During Women’s History Month we pause to remember and celebrate the achievements of iconic women who positively contributed to shaping the social fabric of America.
One such woman is the spectacular singer, Aretha Franklin. She is still affectionately known as the “Queen of Soul” to her countless millions of fans and others worldwide who span generations of every race, color, gender, age and ethnicity.
While Aretha reached new heights in the music industry for women in general, and women of color in particular, she was also much more than a soulful voice. Aretha transcended gender and race to reach countless millions of people worldwide.
Below is an excerpt from Chapter 38 of my latest book, “Keepin’ It Real: Essays on Race in Contemporary America” (University of Chicago Press). https://www.press.uchicago.edu/ucp/books/book/distributed/K/bo40060337.html
Life and Legacy
On August 16, 2018, the world lost one of the greatest singers of all time. Aretha Louise Franklin, the Memphis-born, Detroit-raised singer passed away at the age of 76.
Franklin had one of the most distinguished voices ever. For more than half a century, her music etched itself into popular culture as readily as the air we breathe and the water we drink.
For many of us, her music was an essential part of our lives. Her songs nourished our minds, souls, and body. After all, she was indeed the “Queen of Soul!” Aretha made you move, jump, snap your fingers, move your shoulders, bob your head, and shuffle your feet.
In short, your entire body was invigorated at some level when Ms. Franklin sang. Indeed, I am one who sang out loud when listening to her music. You could dance to “Freeway of Love,” feel the intense authenticity of “Ain’t No Way,” or get your sensual groove on with “Baby I Love You” and “Dr. Feelgood.” My personal favorite was “Angel.”
Aretha knew how to touch your emotions. For some of us, listening to her music was like going to church.
In 1967, millions of American women cheered when she powerfully belted out the words R-E-S-P-E-C-T. Her vocal performance was so dynamic and powerful.
“Respect” was originally recorded by Otis Redding.
Redding’s song discussed how a woman should respond to and treat the man in her life. However, Franklin, with an undeniable maturity and unrestrained confidence, took Redding’s message, went on the offense, and produced a revised version that became both a feminist and civil rights anthem.
The song became a classic. After hearing Aretha’s version, Redding joked, “That girl stole my song.”
Social Justice Activist
Aretha grew up in Detroit’s New Bethel Baptist Church, where her father, the legendary C. L. Franklin delivered powerful, in some cases, gut-wrenching sermons from the pulpit.
More than a few people believe that she adopted her father’s unflinching style in the manner that she sang. The young Aretha had the good fortune to grow up in an environment under the shadow of some of the most prominent Black singers and clergy of the mid-twentieth century. Dinah Washington, and the legendary Mahalia Jackson (my grandmother’s favorite singer) and others were frequent visitors to the Franklin home and church.
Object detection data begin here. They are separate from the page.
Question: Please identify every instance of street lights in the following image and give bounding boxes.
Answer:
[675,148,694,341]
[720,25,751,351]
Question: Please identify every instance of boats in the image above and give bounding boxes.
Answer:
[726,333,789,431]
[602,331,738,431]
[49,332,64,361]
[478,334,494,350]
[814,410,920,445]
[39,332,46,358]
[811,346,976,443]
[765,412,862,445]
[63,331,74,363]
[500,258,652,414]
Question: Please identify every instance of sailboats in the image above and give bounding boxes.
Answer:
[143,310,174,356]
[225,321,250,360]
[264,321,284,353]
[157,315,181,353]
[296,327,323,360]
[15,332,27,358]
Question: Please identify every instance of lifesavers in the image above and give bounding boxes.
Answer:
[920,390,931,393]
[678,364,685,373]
There is strong reason to assume that being in the presence of such strong, impervious, Black women like Lena Horne, Hazel Scott, Odetta Holmes accounted for her unapologetic and fierce commitment to the cause of social justice in all its forms.
While not overtly political, Franklin was astute to the power of her platform and used her voice for more than just belting out songs and entertaining audiences. She was a proud and strong advocate for the Black community, in particular, Black women. She employed her feminist activism sensibilities in a manner that produced real, concrete results.
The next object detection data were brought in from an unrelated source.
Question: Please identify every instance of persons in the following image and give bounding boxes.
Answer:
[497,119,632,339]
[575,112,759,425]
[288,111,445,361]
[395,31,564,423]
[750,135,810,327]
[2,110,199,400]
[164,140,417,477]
Unlike some artists of color who tried to walk a middle line in an effort to not offend White sensibilities, she comfortably luxuriated in her authentic Blackness in both her music and activism, and did not apologize for it.
One of a Kind
From the late 1960s up until the mid-1970s, Aretha was a perennial force in the music industry and frequently dominated the charts and award shows.
By the mid-1970s, her career cooled off somewhat and other Black female singers such as Roberta Flack, Freda Payne, Donna Summer, and others were becoming equally popular with the public.
The standstill was short lived as she ferociously rebounded in the mid-1980s with chart topping hits such as “Freeway of Love,” “Jump To It,” and “I Knew You’d Be Waiting for Me,” with the late George Michael. In later years, she was a routine presence at many significant venues. She performed for three US presidents and sang for Pope Francis in 2015.
Who can forget her spellbinding, tour de force performance that bought the house down at the 2015 Kennedy Center Honors where she sang her iconic “You Make Me Feel Like a Natural Woman,” as she paid tribute to Carole King.
Yes, there will be future singers and performers endowed with exceptional talent, but the undisputed truth is that Aretha Franklin was one of a kind. As I see it, there will never be another performer like her.
On June 30, 2018, she was laid to rest. The sounds of heaven are a lot more soulful now as Aretha sings with her new angelic family. Rest in peace, Ms. Franklin.